Purtroppo ogni anno il 10 febbraio viene preso in ostaggio da forze politiche a cui non interessa rinnovare la memoria della complessa vicenda del confine orientale ma solo usare in maniera strumentale la tragedia delle foibe e il dramma dell’esodo. Del resto una sorta di “peccato originale” è insito nella stessa legge che ha istituito questa solennità dove si parla “dell’esodo degli istriani, dei fiumani e dei dalmati italiani dalle loro terre”. Quelle terre, tuttavia, non erano soltanto loro.
Ricordare la tragedia delle foibe e il dramma dell’esodo senza ricordare ciò che è accaduto nel ventennio della dittatura fascista e negli anni della guerra e dell’occupazione nazista significa non riconoscere che su quello che per noi è il confine orientale ci sono anche altre memorie e narrazioni diverse dalle nostre.
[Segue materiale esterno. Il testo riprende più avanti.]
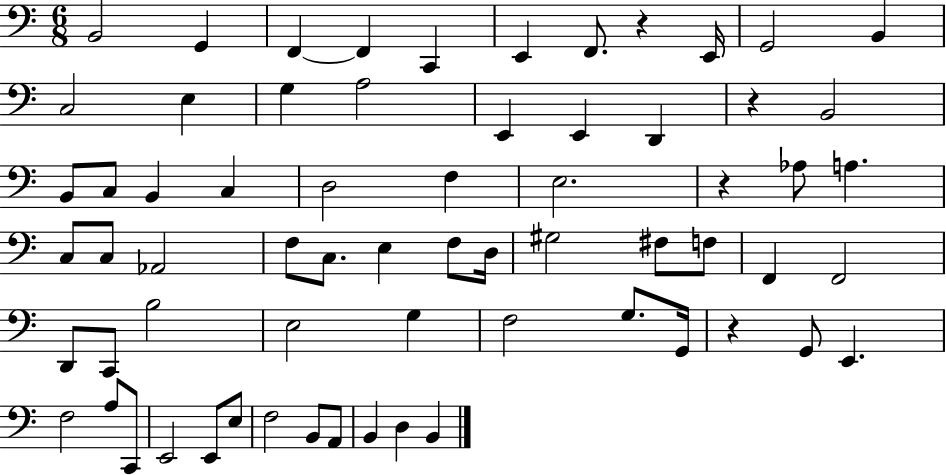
B2/h G2/q F2/q F2/q C2/q E2/q F2/e. R/q E2/s G2/h B2/q C3/h E3/q G3/q A3/h E2/q E2/q D2/q R/q B2/h B2/e C3/e B2/q C3/q D3/h F3/q E3/h. R/q Ab3/e A3/q. C3/e C3/e Ab2/h F3/e C3/e. E3/q F3/e D3/s G#3/h F#3/e F3/e F2/q F2/h D2/e C2/e B3/h E3/h G3/q F3/h G3/e. G2/s R/q G2/e E2/q. F3/h A3/e C2/e E2/h E2/e E3/e F3/h B2/e A2/e B2/q D3/q B2/q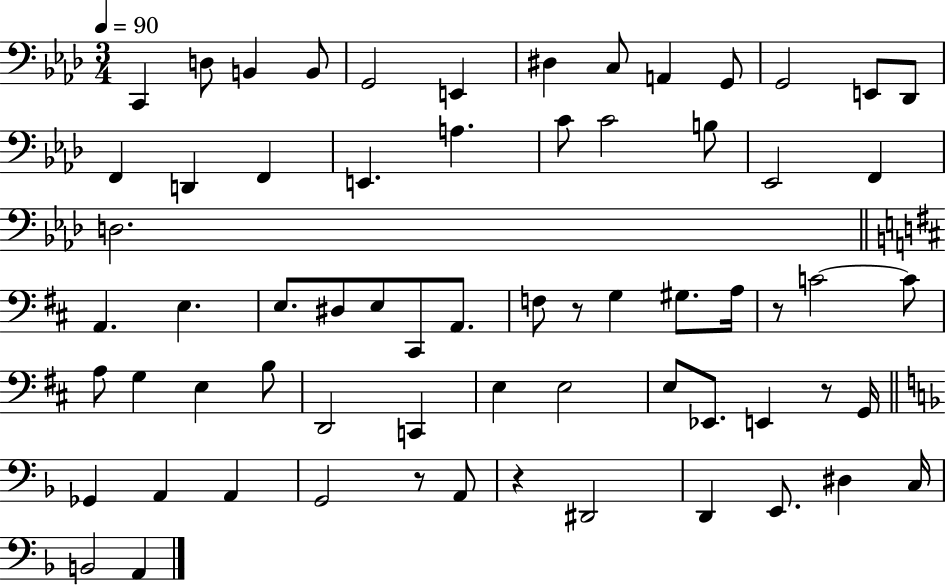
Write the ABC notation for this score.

X:1
T:Untitled
M:3/4
L:1/4
K:Ab
C,, D,/2 B,, B,,/2 G,,2 E,, ^D, C,/2 A,, G,,/2 G,,2 E,,/2 _D,,/2 F,, D,, F,, E,, A, C/2 C2 B,/2 _E,,2 F,, D,2 A,, E, E,/2 ^D,/2 E,/2 ^C,,/2 A,,/2 F,/2 z/2 G, ^G,/2 A,/4 z/2 C2 C/2 A,/2 G, E, B,/2 D,,2 C,, E, E,2 E,/2 _E,,/2 E,, z/2 G,,/4 _G,, A,, A,, G,,2 z/2 A,,/2 z ^D,,2 D,, E,,/2 ^D, C,/4 B,,2 A,,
Significa perpetuare quelle divisioni e quelle contrapposizioni che portarono al conflitto e che vediamo oggi pericolosamente riaffiorare nelle pretese “sovraniste” di talune forze politiche che altro non sono se non la declinazione odierna di quel nazionalismo e di quel protezionismo che in Europa, nella prima metà del ‘900, nel giro di venticinque anni hanno provocato due guerre mondiali.
Per commemorare questo 10 febbraio 2019 preferiamo allora fare riferimento ad un altro episodio tragico della storia del XX secolo, più vicino a noi nel tempo.
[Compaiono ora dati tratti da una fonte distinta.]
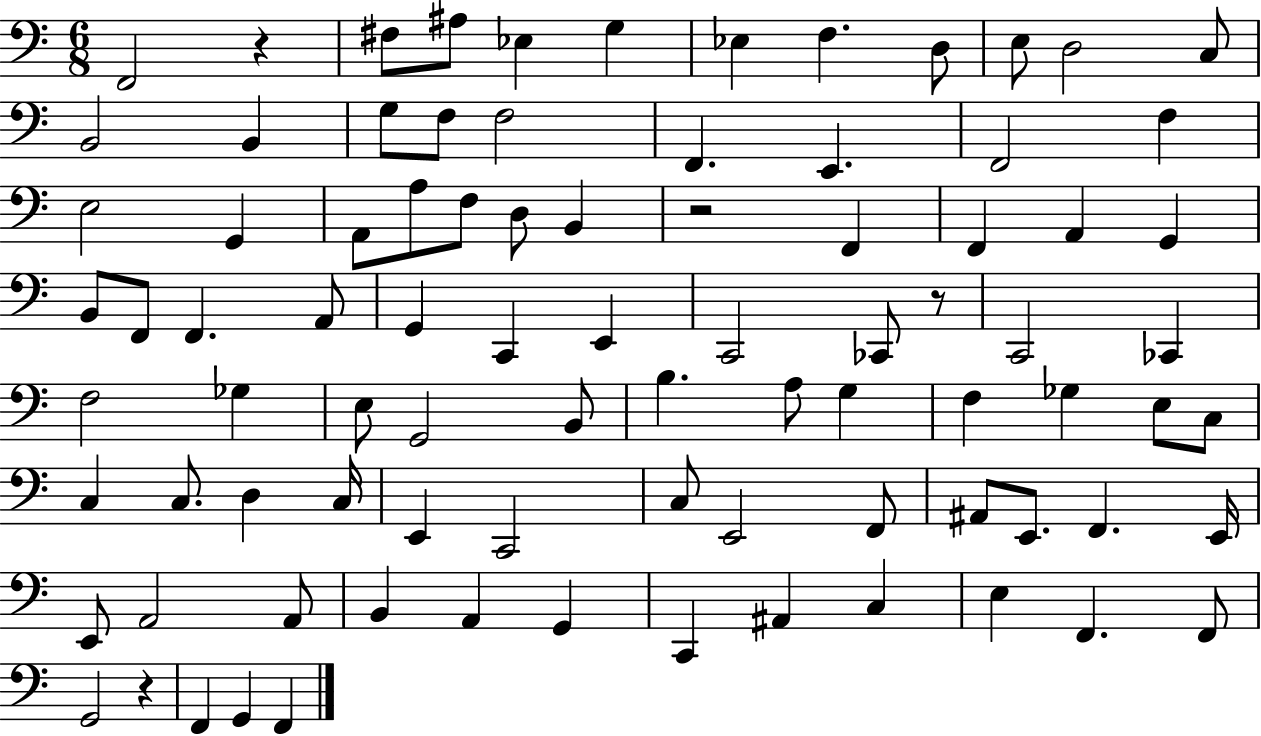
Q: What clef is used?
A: bass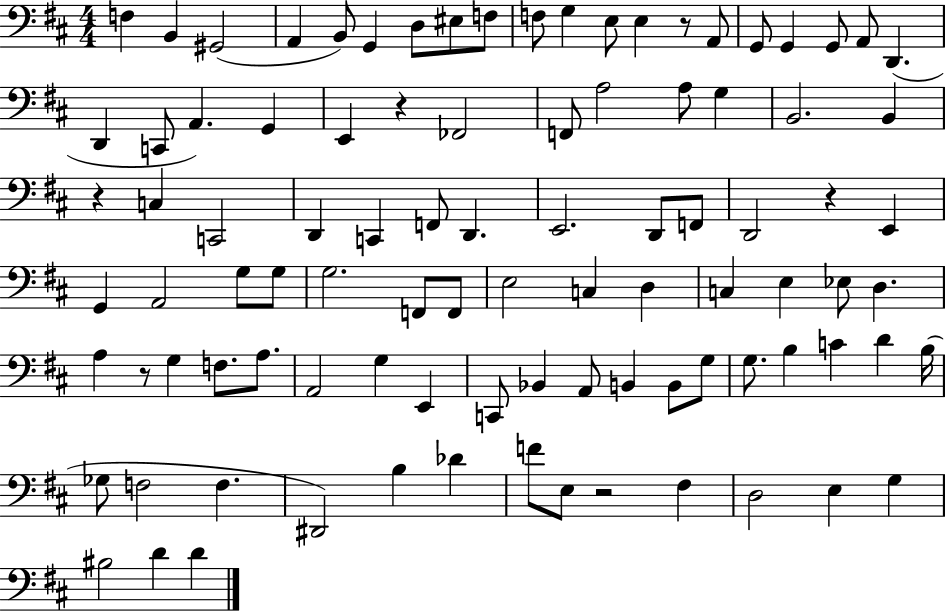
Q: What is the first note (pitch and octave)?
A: F3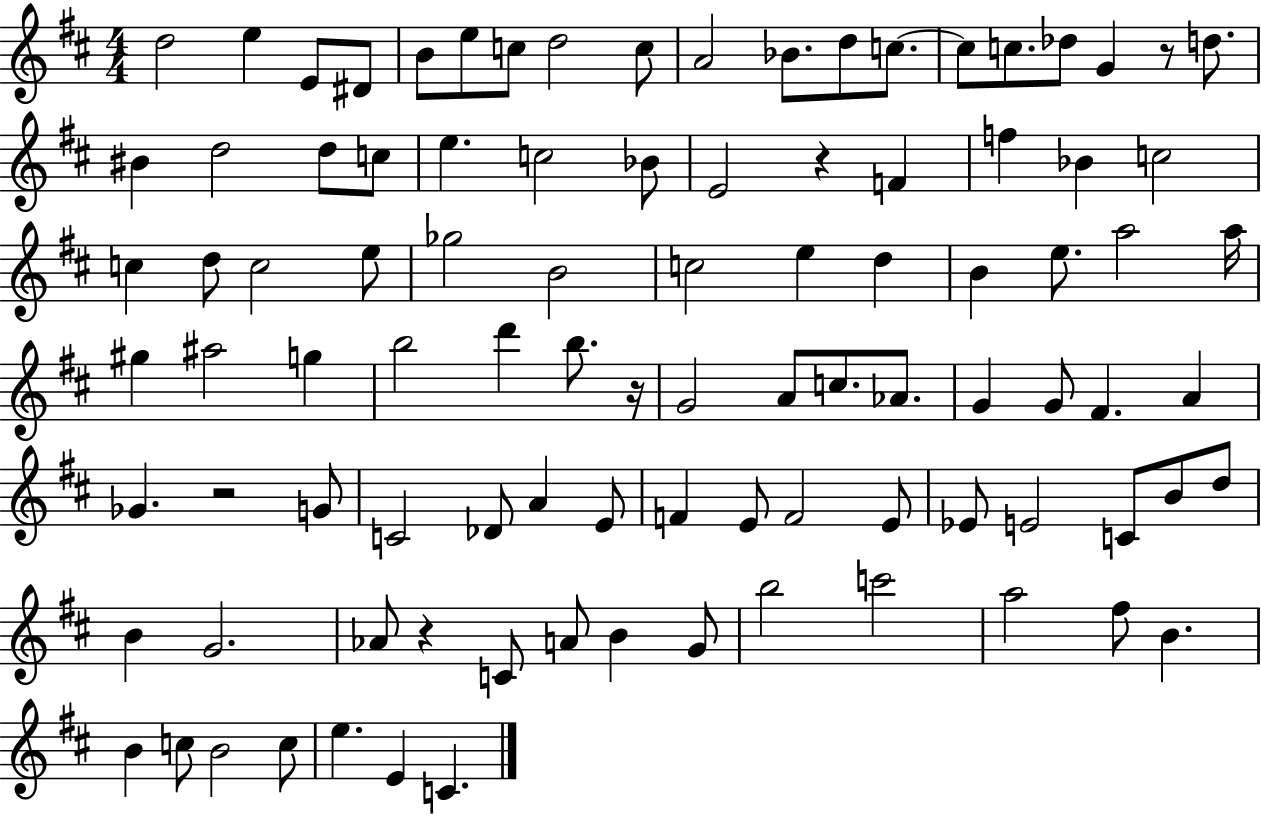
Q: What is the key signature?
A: D major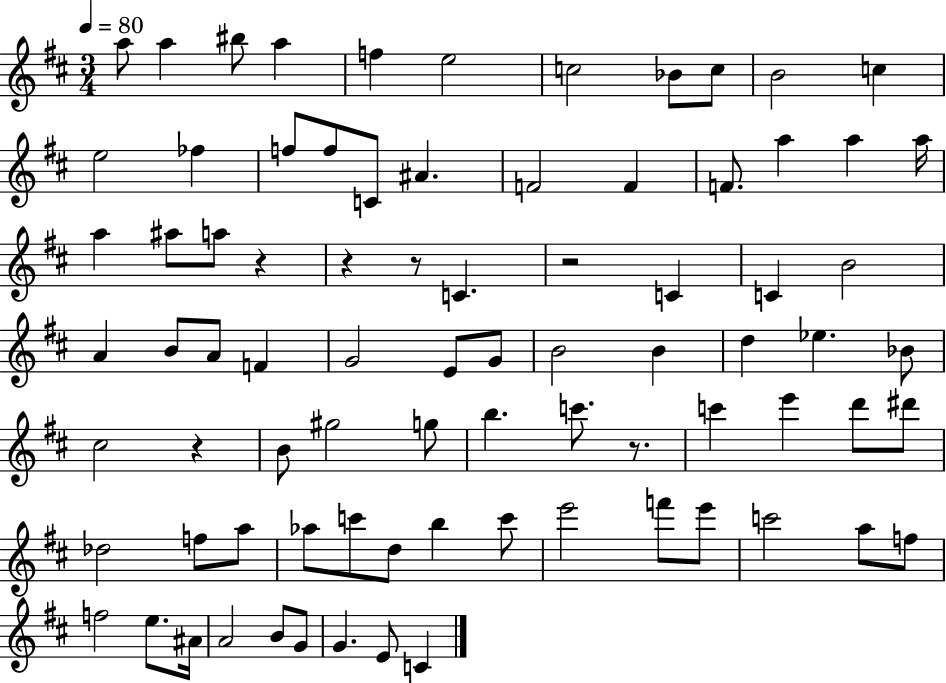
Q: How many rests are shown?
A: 6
Sarajevo, 5 febbraio 1994: venticinque anni fa, nella capitale bosniaca sotto assedio da quasi due anni, muoiono 68 persone e 142 rimangono ferite nella prima strage di Markale, il mercato coperto al centro della città. Ma cosa c’entra la commemorazione della strage di Markale con il ricordo delle vittime delle foibe e dell’esodo degli italiani dall’Istria e dalla Dalmazia?
Per spiegarlo citiamo quanto scrive il giornalista, scrittore e storico Alessandro Marzo Magno nella post-fazione al libro “Anime baltiche” dello scrittore olandese Jan Brokken: «I territori di frontiera, le località miste, le città multietniche hanno purtroppo un tratto comune, qui sull’Adriatico, come sul Baltico o sul Mediterraneo orientale […]: chi vince prende il piatto. A prescindere da chi sia il vincitore. Anche nel lessico la vicenda è simile».
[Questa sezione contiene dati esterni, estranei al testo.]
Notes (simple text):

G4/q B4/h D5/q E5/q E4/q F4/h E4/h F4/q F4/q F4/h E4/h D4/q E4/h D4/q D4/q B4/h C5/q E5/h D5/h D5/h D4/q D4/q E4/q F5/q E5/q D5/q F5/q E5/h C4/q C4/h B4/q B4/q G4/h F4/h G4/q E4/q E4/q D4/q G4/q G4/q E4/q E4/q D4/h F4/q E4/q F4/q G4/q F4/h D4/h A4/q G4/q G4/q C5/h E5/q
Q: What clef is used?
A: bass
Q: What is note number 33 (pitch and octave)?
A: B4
Alessandro Marzo Magno parla delle città “che hanno più nomi, nelle diverse lingue che vi sono – o vi sono state – parlate”. E cita tra le altre Trieste “italianissima per i nazionalisti nostrani” ma che si chiama anche Trst in sloveno e Triest in tedesco o Gorizia/Gorica/Grz. E quanti italiani sanno che Caporetto, luogo così importante per la nostra storia, si trova in Slovenia e si chiama Kobarid (e anche Karfeit in tedesco)?
«Il punto è che ognuno di questi nomi ha la sia dignità e la sua storia, mentre i vari nazionalisti vogliono dimenticare il nome degli ‘altri’ ricorrendo soltanto al proprio», commenta Alessandro Marzo Magno.
Accade qualcosa di simile da noi ad ogni “Giorno del ricordo”: c’è chi vuole dimenticare gli altri che hanno vissuto e vivono sul confine orientale: dimenticare i loro nomi, le loro storie, le loro memorie. E’ un gioco pericoloso che in questo periodo in Italia piace a molti, ma è come giocare con il fuoco: prima o poi ci si scotta e magari si finisce per bruciare la casa intera.